Welcome Aboard! Always nice to have another Pro vendor / supplier to call upon. Hope you have fun here.


----------



## Grog12 (May 8, 2008)

*Re: ... ok, finnally!*

Welcome welcome


----------



## Spikesgirl (May 8, 2008)

*Re: ... ok, finnally!*

And good evening to you, Nick Carr! Welcome officially on board.


----------



## gafftaper (May 9, 2008)

Welcome Nick! If you haven't noticed yet there are several people from the Pioneer Theater in SLC that hang out here (Icewolf08 and Porkchop are regulars). 

It's nice having dealers around. We ask you to use discretion in your posts and not just outright sell things or the senior team will be talking to you. However there are often threads with questions that having a little dealer info is very useful. Do a search of some of BillESC's posts. He's done an excellent job of informing without selling in my opinion. 

Most of all jump in and be part of the community. It's a great group of people.


----------



## avkid (May 9, 2008)

*Re: ... ok, finnally!*


Van said:


> Welcome Aboard! Always nice to have another Pro vendor / supplier to call upon.


Speaking of which, we now have a group.

http://www.controlbooth.com/forums/group.php?groupid=2


----------



## icewolf08 (May 9, 2008)

Nick, darn right "ok, finally!" BTW, when are you going to get one of the new LightPalettes for me to demo?


----------



## gafftaper (May 10, 2008)

icewolf08 said:


> Nick, darn right "ok, finally!" BTW, when are you going to get one of the new LightPalettes for me to demo?



Don't do it, Alex will send it back with coffee and donut crumbs inside. "There's so much empty space in there I thought it was for storing snacks"


----------



## David Ashton (May 10, 2008)

*Re: ... ok, finnally!*


avkid said:


> Speaking of which, we now have a group.
> 
> http://www.controlbooth.com/forums/group.php?groupid=2



To be pedantic 1 is not a group.


----------



## avkid (May 10, 2008)

*Re: ... ok, finnally!*


allthingstheatre said:


> To be pedantic 1 is not a group.


I have invited others, don't be childish and petty.


----------



## gafftaper (May 10, 2008)

Phil has so many posts he qualifies as a group all by himself.


----------



## Chris15 (May 12, 2008)

Welcome...


gafftaper said:


> It's nice having dealers around.
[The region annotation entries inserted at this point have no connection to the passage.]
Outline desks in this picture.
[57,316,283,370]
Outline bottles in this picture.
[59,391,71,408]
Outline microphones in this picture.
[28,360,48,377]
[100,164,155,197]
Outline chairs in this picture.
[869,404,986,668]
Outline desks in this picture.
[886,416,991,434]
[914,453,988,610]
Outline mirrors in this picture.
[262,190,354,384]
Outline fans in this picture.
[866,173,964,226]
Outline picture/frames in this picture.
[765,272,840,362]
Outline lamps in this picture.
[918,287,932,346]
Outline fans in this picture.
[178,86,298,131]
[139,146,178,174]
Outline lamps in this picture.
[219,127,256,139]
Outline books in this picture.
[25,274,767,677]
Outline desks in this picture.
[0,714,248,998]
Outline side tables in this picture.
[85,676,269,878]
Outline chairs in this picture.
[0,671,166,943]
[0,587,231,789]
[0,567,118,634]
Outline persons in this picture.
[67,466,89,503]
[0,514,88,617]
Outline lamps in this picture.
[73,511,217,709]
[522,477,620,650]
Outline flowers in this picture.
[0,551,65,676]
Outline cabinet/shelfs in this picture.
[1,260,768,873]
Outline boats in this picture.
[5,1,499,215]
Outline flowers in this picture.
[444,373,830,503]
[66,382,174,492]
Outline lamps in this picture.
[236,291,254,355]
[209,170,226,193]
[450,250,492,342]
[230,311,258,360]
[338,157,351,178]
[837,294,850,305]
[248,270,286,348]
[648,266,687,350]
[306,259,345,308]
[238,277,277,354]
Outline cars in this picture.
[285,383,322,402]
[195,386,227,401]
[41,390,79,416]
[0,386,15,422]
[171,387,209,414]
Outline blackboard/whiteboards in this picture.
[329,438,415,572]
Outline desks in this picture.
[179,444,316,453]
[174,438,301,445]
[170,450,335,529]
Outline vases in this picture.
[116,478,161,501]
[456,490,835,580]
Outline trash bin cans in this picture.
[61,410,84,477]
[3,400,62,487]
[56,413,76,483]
We ask you to use discretion in your posts and not just outright sell things or the senior team will be talking to you.



Some of us have a habit of sending gentle requests without bothering the senior team, that happens when a gentle request don't work so well...


----------



## thorin81 (May 12, 2008)

Good to have you around! I have been teaching in Preston, ID at the moment, but now I will be at Skyline up there in SLC! Good to have locals in a place to get in touch! Oh, and I will have to 2nd Alex's request for a demo of one of the new palletes!


----------